[DATASET EXCERPTS]
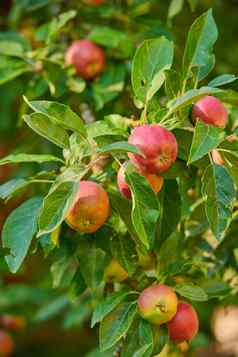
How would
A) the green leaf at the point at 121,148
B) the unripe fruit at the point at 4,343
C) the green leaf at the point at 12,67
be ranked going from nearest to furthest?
the green leaf at the point at 121,148 → the green leaf at the point at 12,67 → the unripe fruit at the point at 4,343

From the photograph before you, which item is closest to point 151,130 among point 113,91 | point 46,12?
point 113,91

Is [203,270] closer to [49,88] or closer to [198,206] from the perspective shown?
[198,206]

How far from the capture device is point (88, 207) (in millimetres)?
1466

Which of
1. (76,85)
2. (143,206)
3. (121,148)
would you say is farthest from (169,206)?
(76,85)

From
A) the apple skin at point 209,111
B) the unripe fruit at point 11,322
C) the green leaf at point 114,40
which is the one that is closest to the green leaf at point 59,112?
the apple skin at point 209,111

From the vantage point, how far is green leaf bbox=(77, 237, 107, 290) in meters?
1.67

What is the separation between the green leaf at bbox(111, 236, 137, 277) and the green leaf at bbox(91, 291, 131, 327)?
0.15 ft

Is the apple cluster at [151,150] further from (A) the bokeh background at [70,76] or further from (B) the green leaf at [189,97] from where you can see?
(A) the bokeh background at [70,76]

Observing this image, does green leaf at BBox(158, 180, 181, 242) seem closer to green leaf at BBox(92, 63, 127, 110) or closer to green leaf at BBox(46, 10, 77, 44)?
green leaf at BBox(92, 63, 127, 110)

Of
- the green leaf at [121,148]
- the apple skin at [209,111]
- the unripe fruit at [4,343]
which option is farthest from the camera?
the unripe fruit at [4,343]

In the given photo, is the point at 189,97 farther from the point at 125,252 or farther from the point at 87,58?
the point at 87,58

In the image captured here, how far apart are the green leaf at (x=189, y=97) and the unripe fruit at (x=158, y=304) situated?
1.08ft

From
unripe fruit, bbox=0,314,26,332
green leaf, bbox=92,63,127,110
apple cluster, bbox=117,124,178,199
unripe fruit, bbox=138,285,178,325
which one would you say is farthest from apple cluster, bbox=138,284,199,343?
unripe fruit, bbox=0,314,26,332

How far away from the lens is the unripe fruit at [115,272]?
5.73ft
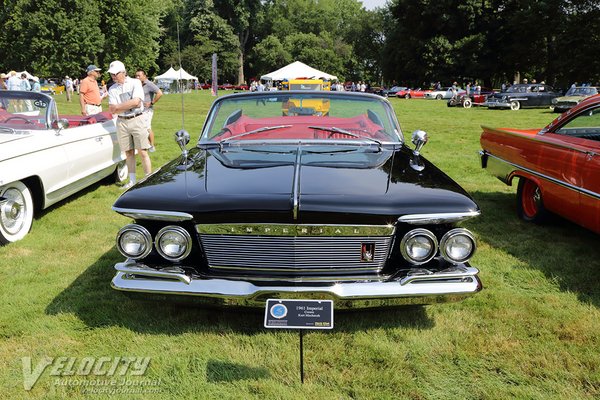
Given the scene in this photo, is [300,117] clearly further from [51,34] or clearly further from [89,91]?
[51,34]

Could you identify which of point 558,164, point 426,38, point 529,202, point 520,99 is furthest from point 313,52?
point 558,164

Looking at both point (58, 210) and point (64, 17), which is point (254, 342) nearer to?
point (58, 210)

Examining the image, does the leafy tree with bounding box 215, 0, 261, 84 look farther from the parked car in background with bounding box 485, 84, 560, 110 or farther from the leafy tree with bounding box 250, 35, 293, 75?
the parked car in background with bounding box 485, 84, 560, 110

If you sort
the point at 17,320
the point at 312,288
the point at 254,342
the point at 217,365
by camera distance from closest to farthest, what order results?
the point at 312,288 → the point at 217,365 → the point at 254,342 → the point at 17,320

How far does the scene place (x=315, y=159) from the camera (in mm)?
3217

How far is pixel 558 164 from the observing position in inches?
172

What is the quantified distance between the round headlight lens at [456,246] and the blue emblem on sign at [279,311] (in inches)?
37.6

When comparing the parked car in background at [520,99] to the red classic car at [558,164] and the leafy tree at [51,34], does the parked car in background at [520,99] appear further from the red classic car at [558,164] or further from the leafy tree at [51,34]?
the leafy tree at [51,34]

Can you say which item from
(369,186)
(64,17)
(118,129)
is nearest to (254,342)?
(369,186)

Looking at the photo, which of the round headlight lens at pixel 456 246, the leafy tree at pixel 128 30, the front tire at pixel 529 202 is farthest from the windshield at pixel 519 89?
the leafy tree at pixel 128 30

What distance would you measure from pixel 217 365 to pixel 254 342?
270mm

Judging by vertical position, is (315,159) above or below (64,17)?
below

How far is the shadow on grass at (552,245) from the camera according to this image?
375cm

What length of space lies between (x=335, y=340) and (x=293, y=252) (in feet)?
2.24
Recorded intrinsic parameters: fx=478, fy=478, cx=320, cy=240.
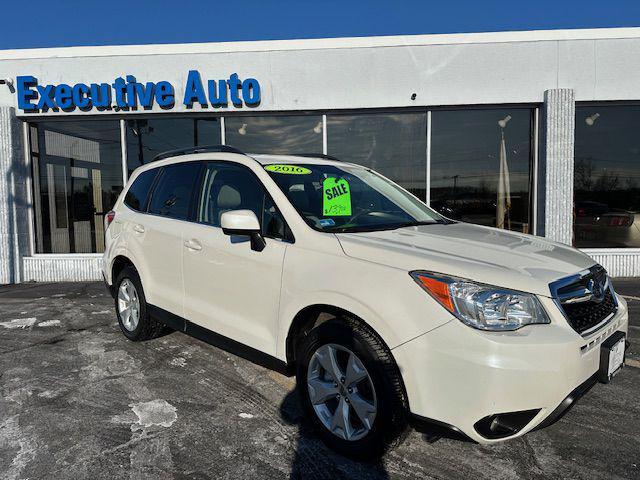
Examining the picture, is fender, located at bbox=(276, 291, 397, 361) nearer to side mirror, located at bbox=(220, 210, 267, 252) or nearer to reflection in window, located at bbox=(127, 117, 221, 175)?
side mirror, located at bbox=(220, 210, 267, 252)

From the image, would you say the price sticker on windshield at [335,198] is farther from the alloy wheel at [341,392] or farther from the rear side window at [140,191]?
the rear side window at [140,191]

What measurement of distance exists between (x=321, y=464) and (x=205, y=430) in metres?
0.83

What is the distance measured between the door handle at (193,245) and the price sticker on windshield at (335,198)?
1.02 metres

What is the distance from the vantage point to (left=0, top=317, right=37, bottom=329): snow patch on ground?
5.59 meters

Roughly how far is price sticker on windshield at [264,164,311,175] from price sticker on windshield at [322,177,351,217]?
0.59 ft

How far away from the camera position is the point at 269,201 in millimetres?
3191

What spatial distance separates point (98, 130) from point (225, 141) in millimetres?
2411

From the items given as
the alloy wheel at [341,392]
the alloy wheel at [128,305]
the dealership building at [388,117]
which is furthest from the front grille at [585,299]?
the dealership building at [388,117]

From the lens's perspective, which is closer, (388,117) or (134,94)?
(134,94)

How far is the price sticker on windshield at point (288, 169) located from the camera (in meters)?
3.37

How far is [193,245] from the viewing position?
3.60 meters

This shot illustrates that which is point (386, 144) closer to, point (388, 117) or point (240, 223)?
point (388, 117)

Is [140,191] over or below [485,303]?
over

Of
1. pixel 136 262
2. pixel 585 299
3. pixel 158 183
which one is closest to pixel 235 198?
pixel 158 183
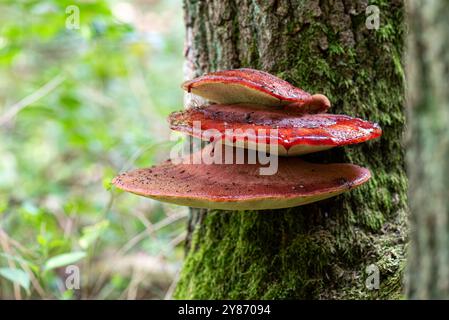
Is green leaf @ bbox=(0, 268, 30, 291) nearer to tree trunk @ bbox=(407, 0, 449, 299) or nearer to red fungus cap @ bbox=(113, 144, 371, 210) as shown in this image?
red fungus cap @ bbox=(113, 144, 371, 210)

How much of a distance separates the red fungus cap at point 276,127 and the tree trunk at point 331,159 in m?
0.45

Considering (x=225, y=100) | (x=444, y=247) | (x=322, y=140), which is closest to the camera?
(x=444, y=247)

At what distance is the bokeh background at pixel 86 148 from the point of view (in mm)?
4250

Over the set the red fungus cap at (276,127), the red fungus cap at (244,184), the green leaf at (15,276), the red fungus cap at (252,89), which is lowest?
the green leaf at (15,276)

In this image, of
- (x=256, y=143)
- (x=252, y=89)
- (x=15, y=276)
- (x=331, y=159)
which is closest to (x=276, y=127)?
(x=256, y=143)

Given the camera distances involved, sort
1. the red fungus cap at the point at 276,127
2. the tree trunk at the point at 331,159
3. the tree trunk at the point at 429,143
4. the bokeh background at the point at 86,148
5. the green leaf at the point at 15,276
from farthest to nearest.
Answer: the bokeh background at the point at 86,148, the green leaf at the point at 15,276, the tree trunk at the point at 331,159, the red fungus cap at the point at 276,127, the tree trunk at the point at 429,143

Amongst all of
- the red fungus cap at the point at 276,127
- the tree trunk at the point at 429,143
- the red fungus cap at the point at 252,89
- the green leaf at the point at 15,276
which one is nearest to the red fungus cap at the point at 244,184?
the red fungus cap at the point at 276,127

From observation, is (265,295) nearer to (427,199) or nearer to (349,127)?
(349,127)

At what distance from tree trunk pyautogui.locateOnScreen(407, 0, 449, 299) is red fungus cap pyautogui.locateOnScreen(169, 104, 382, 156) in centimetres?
58

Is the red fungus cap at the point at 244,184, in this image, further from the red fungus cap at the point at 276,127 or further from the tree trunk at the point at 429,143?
the tree trunk at the point at 429,143

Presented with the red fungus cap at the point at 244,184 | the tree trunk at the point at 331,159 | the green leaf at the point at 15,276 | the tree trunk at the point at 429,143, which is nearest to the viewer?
the tree trunk at the point at 429,143

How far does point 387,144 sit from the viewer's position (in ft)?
9.05
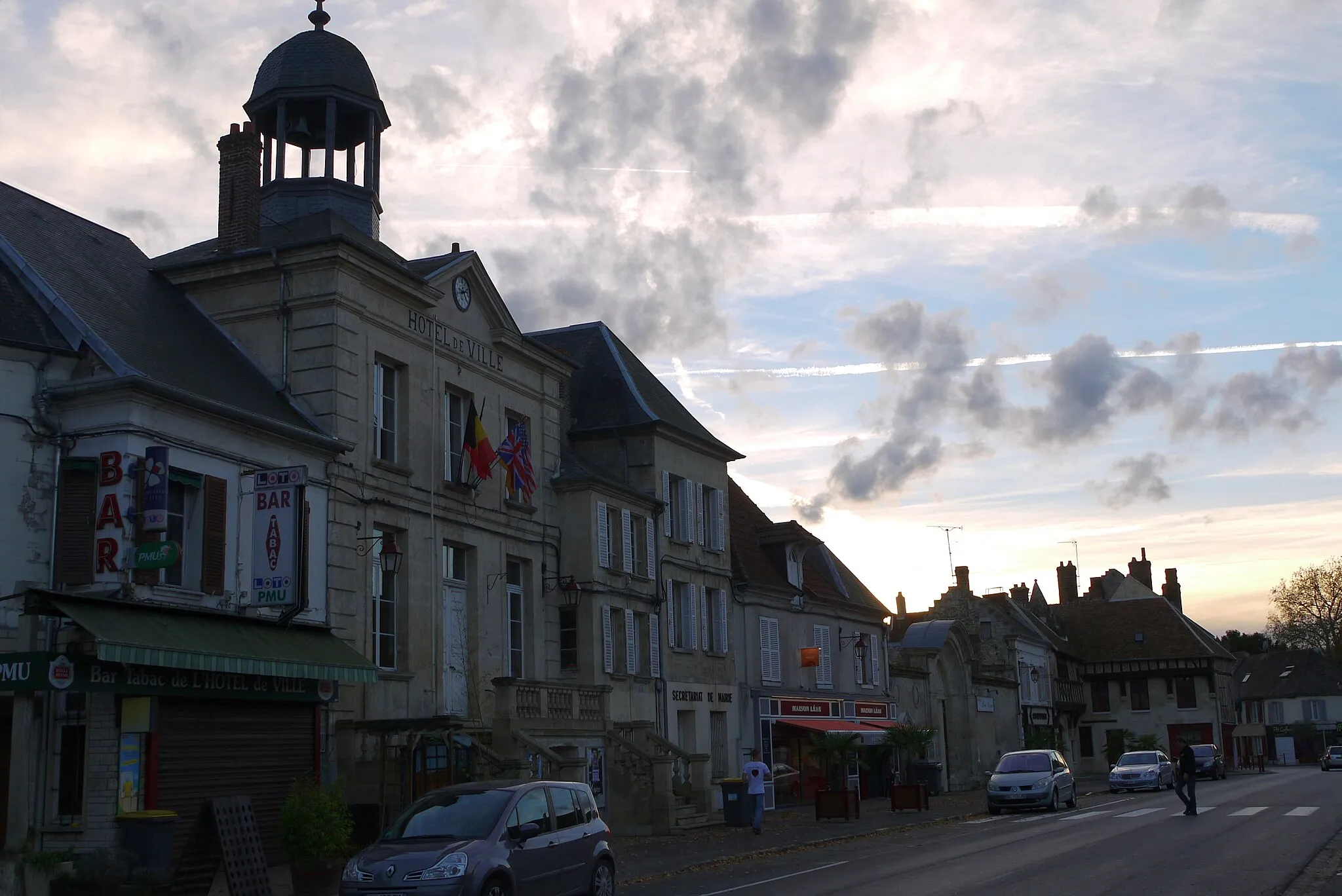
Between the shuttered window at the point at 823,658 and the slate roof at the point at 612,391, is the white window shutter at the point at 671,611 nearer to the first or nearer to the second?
the slate roof at the point at 612,391

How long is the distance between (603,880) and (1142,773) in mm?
30397

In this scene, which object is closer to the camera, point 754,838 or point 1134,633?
point 754,838

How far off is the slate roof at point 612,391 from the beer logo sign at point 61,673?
56.5 feet

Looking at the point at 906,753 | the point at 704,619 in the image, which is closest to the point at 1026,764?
the point at 704,619

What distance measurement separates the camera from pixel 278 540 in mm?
18938

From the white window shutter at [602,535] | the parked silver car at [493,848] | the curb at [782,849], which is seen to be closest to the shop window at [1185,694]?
the curb at [782,849]

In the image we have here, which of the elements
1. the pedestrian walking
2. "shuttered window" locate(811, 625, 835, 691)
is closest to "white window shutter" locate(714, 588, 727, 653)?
"shuttered window" locate(811, 625, 835, 691)

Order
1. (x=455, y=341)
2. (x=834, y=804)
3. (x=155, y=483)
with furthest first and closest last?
(x=834, y=804)
(x=455, y=341)
(x=155, y=483)

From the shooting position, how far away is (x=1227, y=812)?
90.9ft

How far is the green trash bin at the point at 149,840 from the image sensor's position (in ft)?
52.1

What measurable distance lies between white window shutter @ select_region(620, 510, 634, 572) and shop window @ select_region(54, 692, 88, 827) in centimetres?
1473

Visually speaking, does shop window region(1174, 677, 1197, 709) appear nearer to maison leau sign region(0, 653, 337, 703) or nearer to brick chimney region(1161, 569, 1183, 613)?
brick chimney region(1161, 569, 1183, 613)

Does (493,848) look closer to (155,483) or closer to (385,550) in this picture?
(155,483)

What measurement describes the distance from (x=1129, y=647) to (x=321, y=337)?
6515cm
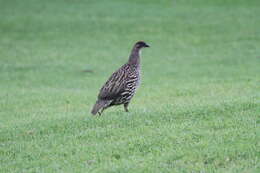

[PROBLEM] Take the lines starting with the one that contains "Does (493,848) look" and going on through the end of the material, and rewrite them with "closer" replaced by "nearer" and everything else unchanged. Leave the pictures out of your answer.

[OUTPUT FOR THIS EXERCISE]
Does (493,848) look nearer to (155,483) or nearer to (385,550) in this picture?
(155,483)

What measurement describes the distance from (x=1129, y=647) to (x=321, y=337)?
6515cm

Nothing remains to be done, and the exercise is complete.